Sometimes a press release might refer to an event having taken place “in the provincial capital of X province” but without mentioning that city by name. So the LLM will have to have some knowledge of these things and I want to test how well it performs with this.

These might seem like tiny errors to get wrong, but for a project like this (where my report was making some strong accusations and drawing certain conclusions based on the data), it wouldn’t do to get things factually wrong.
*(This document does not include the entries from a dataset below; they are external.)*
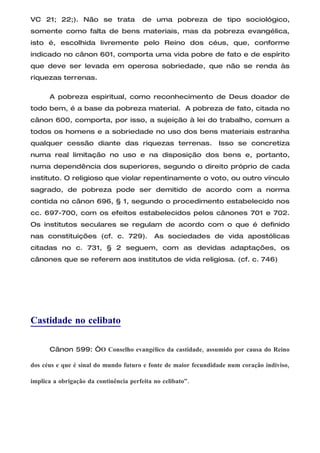 VC 21; 22;). Não se trata               de uma pobreza de tipo sociológico,
somente como falta de bens materiais, mas da pobreza evangélica,
isto é, escolhida livremente pelo Reino dos céus, que, conforme
indicado no cânon 601, comporta uma vida pobre de fato e de espírito
que deve ser levada em operosa sobriedade, que não se renda às
riquezas terrenas.

      A pobreza espiritual, como reconhecimento de Deus doador de
todo bem, é a base da pobreza material. A pobreza de fato, citada no
cânon 600, comporta, por isso, a sujeição à lei do trabalho, comum a
todos os homens e a sobriedade no uso dos bens materiais estranha
qualquer cessão diante das riquezas terrenas.                   Isso se concretiza
numa real limitação no uso e na disposição dos bens e, portanto,
numa dependência dos superiores, segundo o direito próprio de cada
instituto. O religioso que violar repentinamente o voto, ou outro vínculo
sagrado, de pobreza pode ser demitido de acordo com a norma
contida no cânon 696, § 1, segundo o procedimento estabelecido nos
cc. 697-700, com os efeitos estabelecidos pelos cânones 701 e 702.
Os institutos seculares se regulam de acordo com o que é definido
nas constituições (cf. c. 729).             As sociedades de vida apostólicas
citadas no c. 731, § 2 seguem, com as devidas adaptações, os
cânones que se referem aos institutos de vida religiosa. (cf. c. 746)




Castidade no celibato

      Cânon 599: “O Conselho evangélico da castidade, assumido por causa do Reino

dos céus e que é sinal do mundo futuro e fonte de maior fecundidade num coração indiviso,

implica a obrigação da continência perfeita no celibato”.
For an internal-facing LLM-powered chatbot, the price of mistakes is minimal, but for a project like this, there are potentially far more serious consequences which is why I’m putting together such detailed evaluations.

Spelling variation

Another issue with some of the press releases is that they use a variety of spellings for the same locations or names of individuals. For some things — province names, for example — it makes sense to standardise on a fixed naming convention but for others it’s not always clear what to do. So our evaluation should ensure that common variations of certain provinces or designations or names are captured correctly by the LLM output.

Complex stories

Some stories are very complicated and there may be no correct way to assign numbers, for example, to the text that was published. In those cases when annotating I often just left the minimum numbers at zero even though we know that something happened. Would the LLM also make the same call? What is the threshold for deciding not to take a chance on making a guess?

Next step

The obvious next step is to actually code up these evaluation criteria and run those across our fine-tuned LLMs as well as the API-driven proprietary ones. I’ll be working on that over the coming days. Luckily, I did most of the work to identify all of the above when I first wrote the report so there isn’t much ground that needs to be broken so much as just sitting down and getting it done.